Chinese scientists have grown mouse embryos in space – paving the way for humans to colonise other planets.
They have become the first group in the world to overcome the biological hurdles of reproduction in orbit.
The experiments were carried out aboard China’s SJ-10 recoverable satellite.
Before and after pictures show how two-cell mouse embryos developed into blastocyst just 80 hours after launch.
The country’s first microgravity satellite was launched on 6 April.
The return capsule will stay in orbit for a few more days before returning to Earth.
Duan Enkui, a professor at China’s Institute of Zoology, said: “The human race may still have a long way to go before we can colonise space but, before that, we have to figure out whether it is possible for us to survive and reproduce in outer space like we do on Earth.

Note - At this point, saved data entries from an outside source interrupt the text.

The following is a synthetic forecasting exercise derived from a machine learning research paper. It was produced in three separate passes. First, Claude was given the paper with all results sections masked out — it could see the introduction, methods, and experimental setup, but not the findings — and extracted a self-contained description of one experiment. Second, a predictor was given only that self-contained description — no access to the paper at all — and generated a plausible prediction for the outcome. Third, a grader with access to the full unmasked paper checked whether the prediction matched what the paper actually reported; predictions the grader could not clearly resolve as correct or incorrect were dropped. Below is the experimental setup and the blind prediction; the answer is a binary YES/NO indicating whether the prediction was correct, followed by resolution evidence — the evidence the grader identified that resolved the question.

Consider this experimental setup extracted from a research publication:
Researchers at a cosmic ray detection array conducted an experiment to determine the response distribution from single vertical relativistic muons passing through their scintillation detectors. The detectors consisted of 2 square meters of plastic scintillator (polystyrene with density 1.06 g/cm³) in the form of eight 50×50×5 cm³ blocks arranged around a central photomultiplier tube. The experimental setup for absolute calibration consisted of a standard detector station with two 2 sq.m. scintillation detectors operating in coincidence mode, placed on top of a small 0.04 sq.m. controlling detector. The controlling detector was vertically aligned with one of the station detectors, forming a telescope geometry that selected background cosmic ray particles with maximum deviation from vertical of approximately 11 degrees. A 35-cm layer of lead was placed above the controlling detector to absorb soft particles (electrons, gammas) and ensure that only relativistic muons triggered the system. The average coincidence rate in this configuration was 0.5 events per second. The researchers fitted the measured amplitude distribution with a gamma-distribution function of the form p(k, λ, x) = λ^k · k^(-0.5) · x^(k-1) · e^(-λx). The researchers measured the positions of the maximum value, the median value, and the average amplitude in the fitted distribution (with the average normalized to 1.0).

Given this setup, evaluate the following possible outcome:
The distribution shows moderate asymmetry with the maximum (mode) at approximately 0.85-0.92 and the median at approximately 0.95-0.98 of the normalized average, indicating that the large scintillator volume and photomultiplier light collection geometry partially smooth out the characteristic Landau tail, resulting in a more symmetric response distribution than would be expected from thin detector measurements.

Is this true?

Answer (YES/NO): NO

“Now, we have finally proven that the most crucial step in our reproduction－early embryo development is possible in outer space.”
The development of an embryo begins when a fertilised cell divides into two cells, then four cells, and so on.
Eventually, the fertilised egg forms what’s known as a blastocyst that can be implanted into a womb.
NASA tried to develop mammalian embryos in space in 1996 but none of the 49 mouse embryos on board successfully developed.
The SJ-10 carried more than 6,000 mouse embryos in a self-sufficient, enclosed chamber that is about the size of a microwave oven.
During the experiment, a camera took photographs of the embryos every four hours and sent those pictures back to Earth.
Prof Aaron Hsueh, from Stanford University, said: “This represents an important milestone in human space exploration.
“One small step for mouse embryos, one giant leap for human reproduction.”